*Textauszug:*
···

Ich denke, dass logischerweise jeder seine individuelle Sicht darauf hat, ob er nun gerne in der Mainzer Innenstadt einkauft oder nicht. Das hat mit persönlichen Erfahrungen zu tun, mit dem eigenen Einkommen, mit Bequemlichkeit und eigenen Ansprüchen.

Und auch wenn ich natürlich das eine oder andere Argument nachvollziehen kann, geht mir manchmal auch die Hutschnur hoch. Weil immer nur gemeckert wird. Weil immer die Schuld auf andere geschoben wird. Und weil nie auch mal im Ansatz reflektiert wird.

Fakt ist, dass es immer weniger individuelle Geschäfte gibt, weil sich diese kaum halten können. Stattdessen machen sich Ketten breit, die unsere Innenstädte nach und nach ziemlich uniform aussehen lassen. Das macht manchmal tatsächlich keinen Spaß. Hängt aber natürlich an unserem Konsumverhalten. Schließlich geben die Läden, in denen man „so schön bummeln kann“ nicht aus Unlust auf. Nein, es wird schlicht nicht genug gekauft. Denn vom „Gucken“ kann keiner leben.

···

*Rohdaten:*
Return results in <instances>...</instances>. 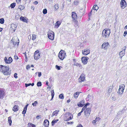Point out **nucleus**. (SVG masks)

···

*Aufgabenliste:*
[1] Aktualisiere im Text über das Einkaufen in der Mainzer Innenstadt den Abschnitt, der mit den Worten „Fakt ist, dass“ beginnt und mit „kann keiner leben.“ endet. Ersetze darin „Ketten“ durch „Filialisten“.
[2] Führe den Text über das Einkaufen in der Mainzer Innenstadt nach seinem letzten Satz fort.

*Ergebnisse je Aufgabe:*
[1]
Fakt ist, dass es immer weniger individuelle Geschäfte gibt, weil sich diese kaum halten können. Stattdessen machen sich Filialisten breit, die unsere Innenstädte nach und nach ziemlich uniform aussehen lassen. Das macht manchmal tatsächlich keinen Spaß. Hängt aber natürlich an unserem Konsumverhalten. Schließlich geben die Läden, in denen man „so schön bummeln kann“ nicht aus Unlust auf. Nein, es wird schlicht nicht genug gekauft. Denn vom „Gucken“ kann keiner leben.

[2]
In der Folge wird das Angebot enger und konzentriert sich auf die großen Ketten, die durch Masse Umsatz machen. Und die natürlich nicht für jedermann geeignet sind und eine Norm vorgeben, die häufig nicht passt oder vielleicht auch nicht immer gefällt, wenn man das Alter von 20 Jahren überschritten hat.

Und jetzt kommt das große ABER, das ich gerne in einzelnen Aussagen und Punkten abarbeiten möchte:

1. In Mainz gibt es kaum Auswahl an Läden, deshalb fahre ich nach Wiesbaden und Frankfurt.

Jetzt mal ganz ehrlich: ist jemandem auch schon mal in den Sinn gekommen, dass Mainz kleiner ist als Wiesbaden und Frankfurt? Dass ich eine Stadt mit 200.000 Einwohnern nicht mit einer Stadt von fast 800.000 Einwohnern vergleichen kann? Es ist ja nicht verwerflich, wenn man gerne nach Frankfurt zum Einkaufen fährt, aber das gleichzeitig in einen Vorwurf zu verpacken, finde ich unnötig und kurzsichtig.

2. Die Parkgebühren in Mainz sind so teuer.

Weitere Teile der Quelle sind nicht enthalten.